PROBLEM DESCRIPTION: Write out the forum posts about haunted house work below, in full and word for word.

READING TEXT:
#####
1978- Became a monster for the first time as my youth group built a haunted house in the basement of our church.
1979-80- Took over for my Dad with the Rec. dept.
1981- Freashman year- Help put together a H.H. in the girls locker room for the Halloween dance.
1982-1990-March of Dimes, "Dungeon of Terror"
1983-1986 Was a room coord.
1987-1990 Was member of planning commity
1988-89 In charge of actors
1990-present- Reinke Bros. "Haunted Mansion"(I would split time between 2 houses 1990 season)
1994-1997- Also helped with "Scream in the Dark" for my blood and gore fix
1998-99- Helped out with "Castle of Fear" 4 my B&G fix
2000-present- Decided I was getting to old to be chasing teenagers around and resigned myself to building them and playing doorman during the operation


Parts played-
Victim, Boy caught in a giant spider web.
Victim, Massacre in the Kitchen
Chainsaw wielding maniac
Executioner, werewolf, lizard man,leper,demon
Jack the Ripper (Which became Jack the Reaper, but that is another story)
Blade (From "Puppetmaster)
Barbarian
"Wish Master"



"The last thing you will hear on your way to hell, is your guts snappin' like a bullwhip!"


----------



## Dear-In-Headlights (Mar 16, 2004)

Wow, I'm almost ashamed to post my resume because it's so short compared to everyone else's. Here goes:

1998: Applied and got my very first job at the age of 15, working as a volunteer at Phantom's Haunted House. 
Worked as a Witch, Werewolf, Butcher, a Victim [B)], Vampire, Storyteller, and stayed for the remainder of the season as a Bloody Bride [:X].

1999: Returned to the Haunt and started doing construction. Got promoted before opening night and started the season as lower management. 
Worked as a Widow[|)], a dungeon Victim [B)], a Ghoul [xx(], a Werewolf, Vampire, Clown [)], a Demon [}], and debuted occasionally as Myself [?].
#####
INFORMATION SUPPLIED:
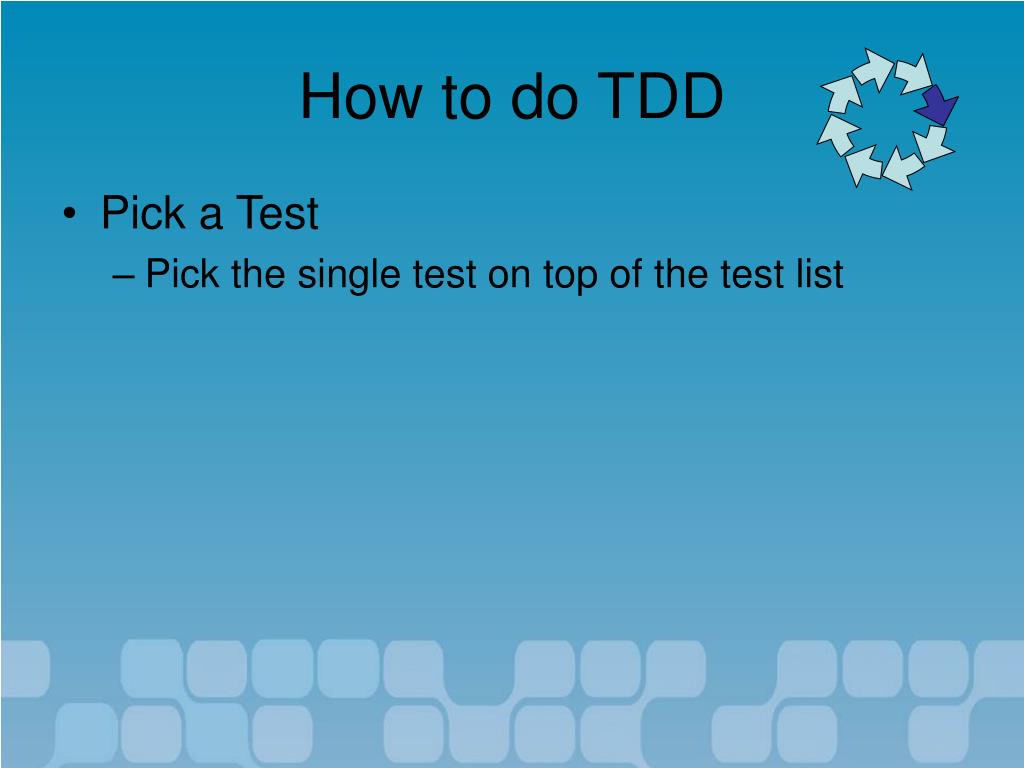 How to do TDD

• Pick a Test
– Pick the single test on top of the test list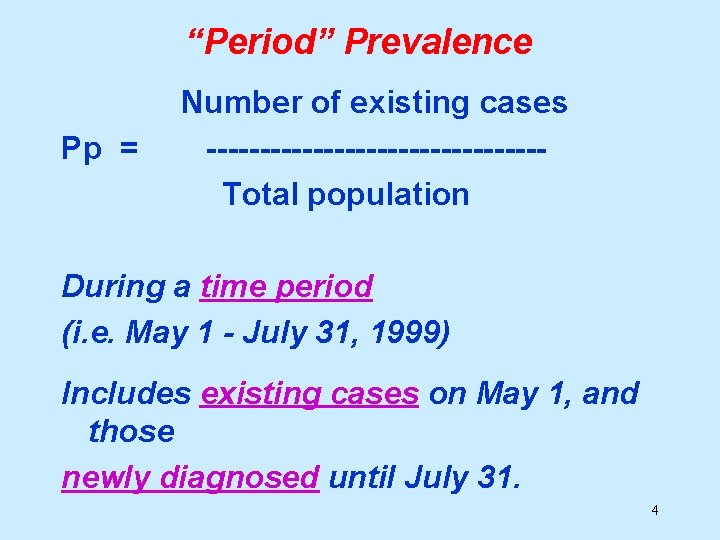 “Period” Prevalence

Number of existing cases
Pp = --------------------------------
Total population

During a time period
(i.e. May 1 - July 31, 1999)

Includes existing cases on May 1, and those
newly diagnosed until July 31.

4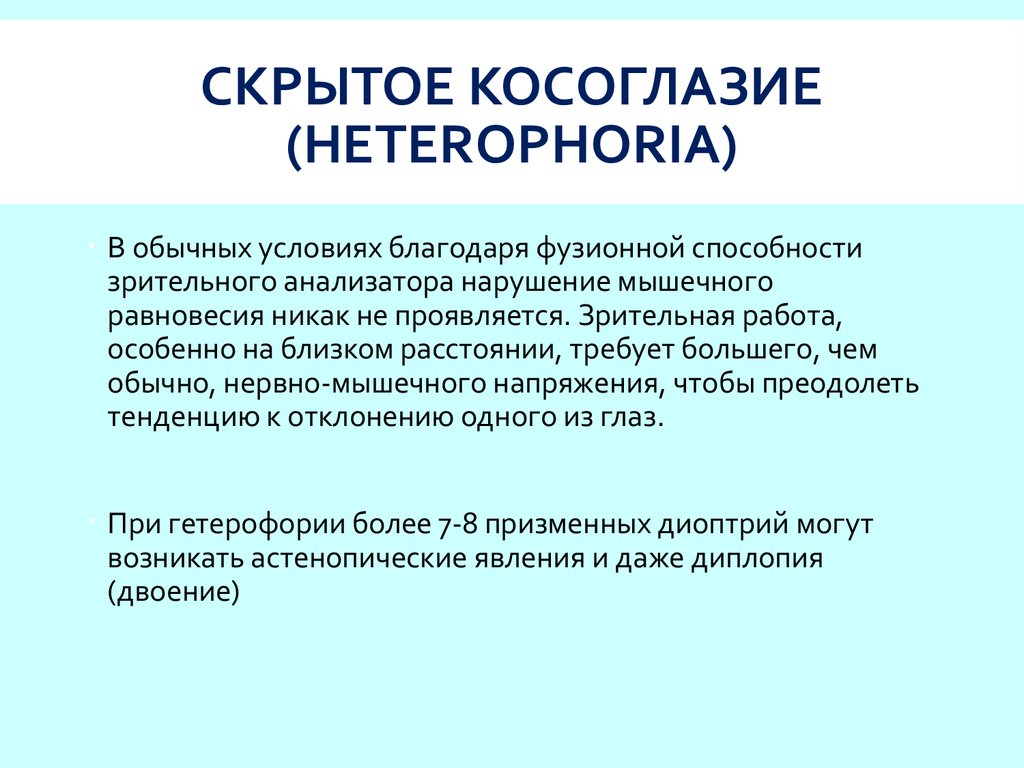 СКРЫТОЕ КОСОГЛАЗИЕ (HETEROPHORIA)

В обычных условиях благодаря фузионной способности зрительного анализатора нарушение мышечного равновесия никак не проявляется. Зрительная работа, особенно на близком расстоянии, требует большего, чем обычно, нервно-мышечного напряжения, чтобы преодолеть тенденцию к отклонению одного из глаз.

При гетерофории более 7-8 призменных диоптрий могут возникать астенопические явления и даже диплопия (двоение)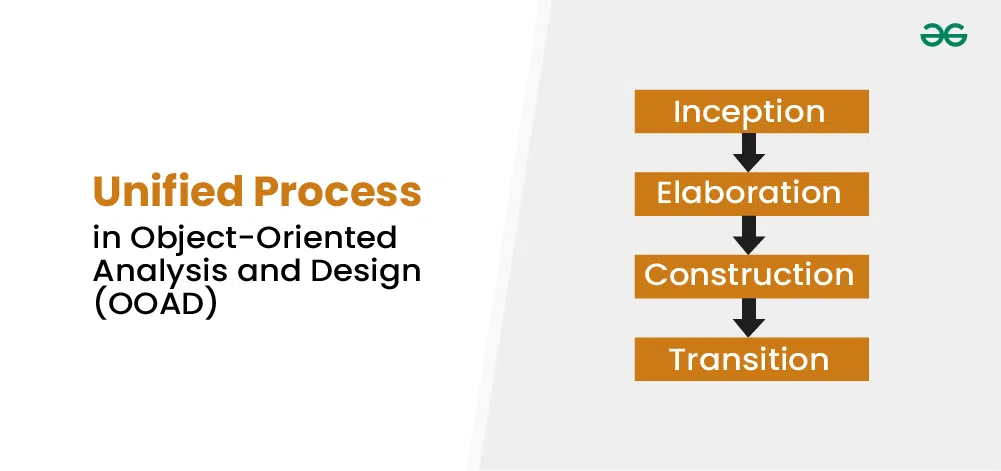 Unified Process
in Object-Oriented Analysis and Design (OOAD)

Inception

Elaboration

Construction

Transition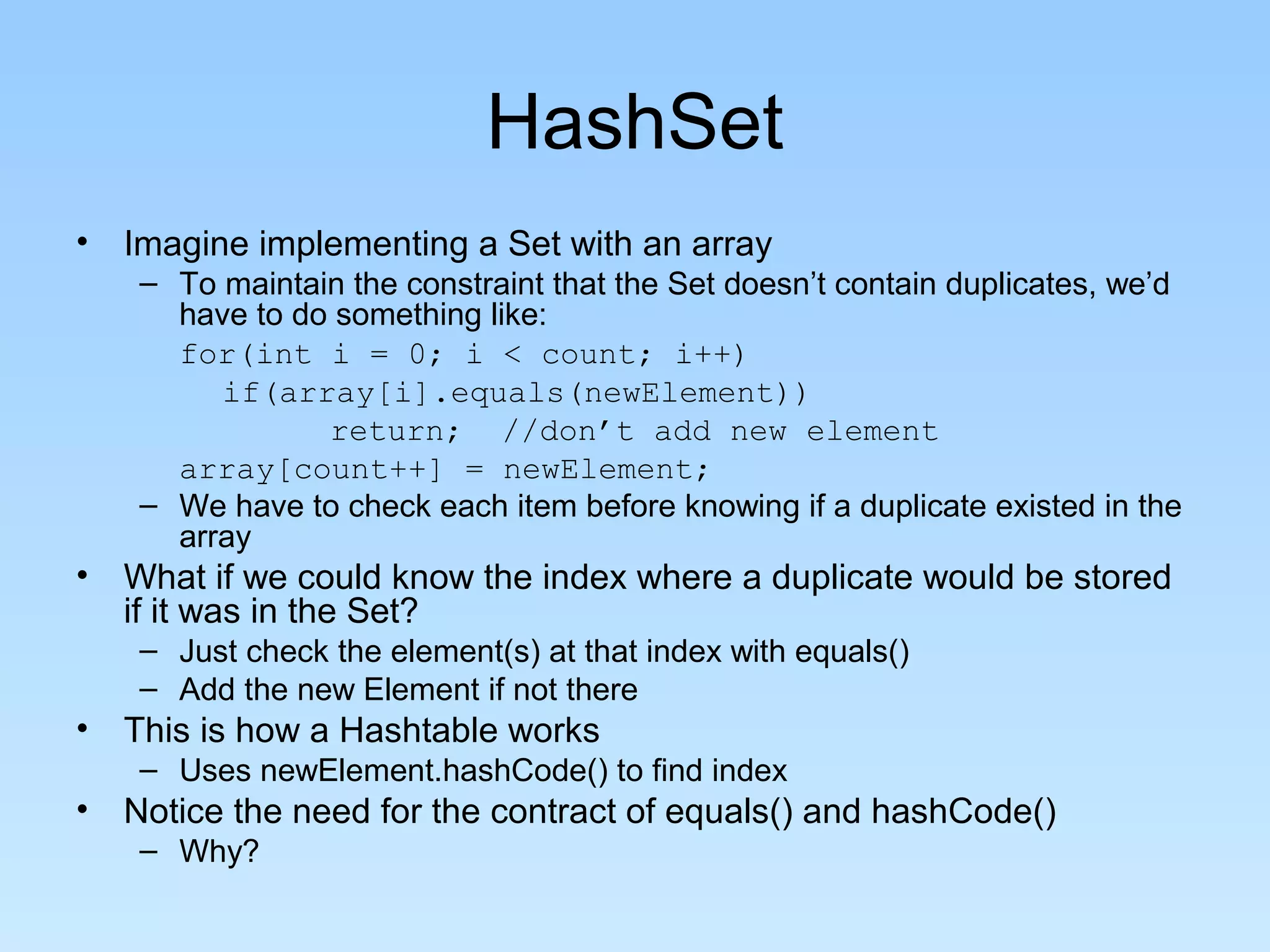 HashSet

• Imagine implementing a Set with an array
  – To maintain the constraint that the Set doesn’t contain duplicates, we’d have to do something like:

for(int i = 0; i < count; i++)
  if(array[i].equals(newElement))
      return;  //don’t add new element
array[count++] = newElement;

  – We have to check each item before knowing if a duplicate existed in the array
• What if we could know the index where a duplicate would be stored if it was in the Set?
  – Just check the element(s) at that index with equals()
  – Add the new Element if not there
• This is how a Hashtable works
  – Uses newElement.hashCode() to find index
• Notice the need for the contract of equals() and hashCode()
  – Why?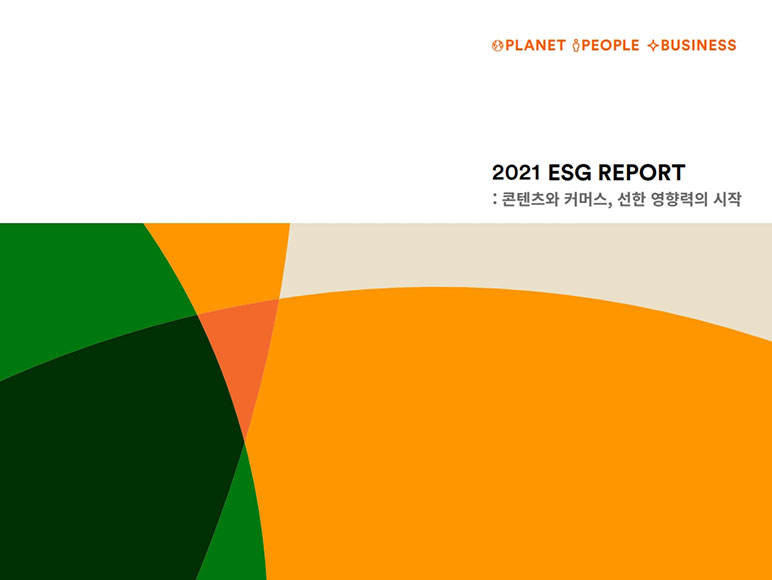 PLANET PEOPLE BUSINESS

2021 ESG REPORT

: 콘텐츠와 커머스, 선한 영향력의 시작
#####
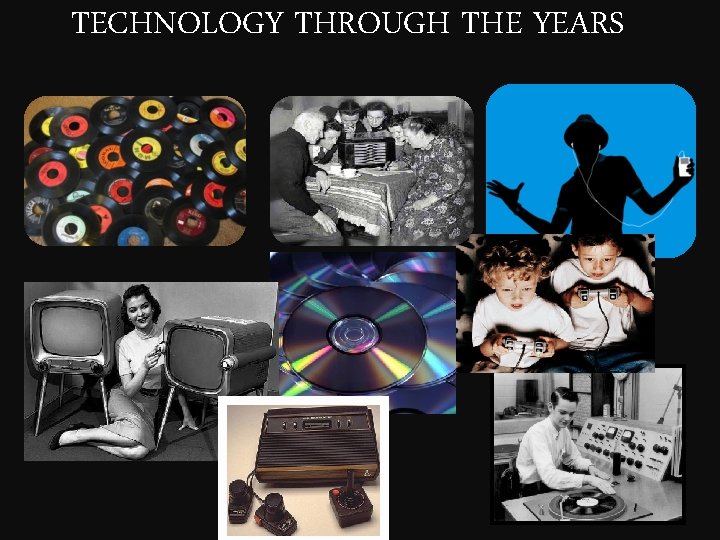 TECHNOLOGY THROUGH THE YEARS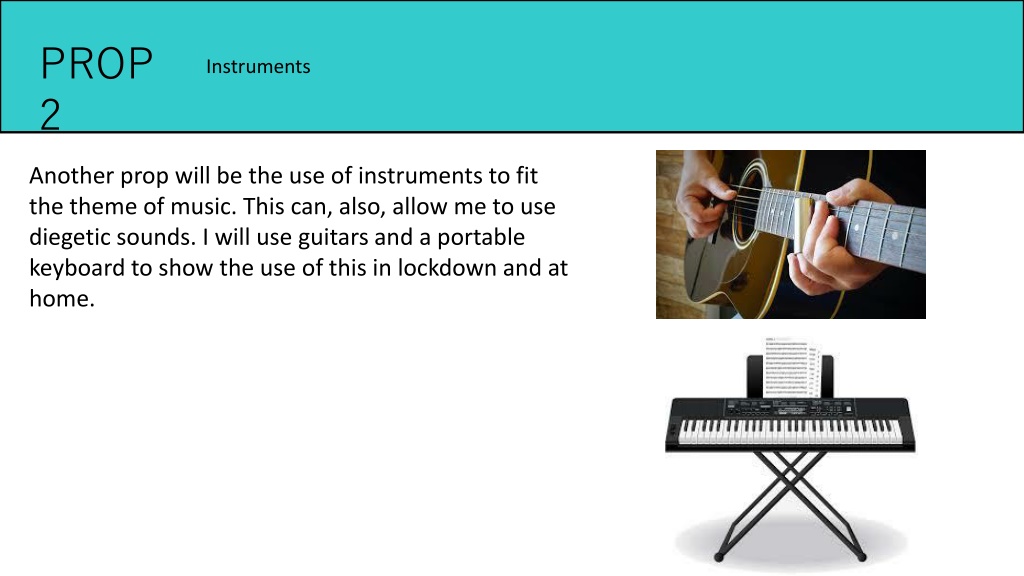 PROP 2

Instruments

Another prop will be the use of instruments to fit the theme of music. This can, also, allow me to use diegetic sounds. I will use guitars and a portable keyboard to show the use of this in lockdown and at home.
#####
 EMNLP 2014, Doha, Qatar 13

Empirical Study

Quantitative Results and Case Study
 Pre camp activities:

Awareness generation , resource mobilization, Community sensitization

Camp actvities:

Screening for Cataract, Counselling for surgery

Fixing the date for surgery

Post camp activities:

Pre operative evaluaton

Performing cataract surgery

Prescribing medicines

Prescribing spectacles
#####
RESPONSE TO THE EXERCISE:
1978- Became a monster for the first time as my youth group built a haunted house in the basement of our church.
1979-80- Took over for my Dad with the Rec. dept.
1981- Freashman year- Help put together a H.H. in the girls locker room for the Halloween dance.
1982-1990-March of Dimes, "Dungeon of Terror"
1983-1986 Was a room coord.
1987-1990 Was member of planning commity
1988-89 In charge of actors
1990-present- Reinke Bros. "Haunted Mansion"(I would split time between 2 houses 1990 season)
1994-1997- Also helped with "Scream in the Dark" for my blood and gore fix
1998-99- Helped out with "Castle of Fear" 4 my B&G fix
2000-present- Decided I was getting to old to be chasing teenagers around and resigned myself to building them and playing doorman during the operation


Parts played-
Victim, Boy caught in a giant spider web.
Victim, Massacre in the Kitchen
Chainsaw wielding maniac
Executioner, werewolf, lizard man,leper,demon
Jack the Ripper (Which became Jack the Reaper, but that is another story)
Blade (From "Puppetmaster)
Barbarian
"Wish Master"



"The last thing you will hear on your way to hell, is your guts snappin' like a bullwhip!"


----------



## Dear-In-Headlights (Mar 16, 2004)

Wow, I'm almost ashamed to post my resume because it's so short compared to everyone else's. Here goes:

1998: Applied and got my very first job at the age of 15, working as a volunteer at Phantom's Haunted House. 
Worked as a Witch, Werewolf, Butcher, a Victim [B)], Vampire, Storyteller, and stayed for the remainder of the season as a Bloody Bride [:X].

1999: Returned to the Haunt and started doing construction. Got promoted before opening night and started the season as lower management. 
Worked as a Widow[|)], a dungeon Victim [B)], a Ghoul [xx(], a Werewolf, Vampire, Clown [)], a Demon [}], and debuted occasionally as Myself [?].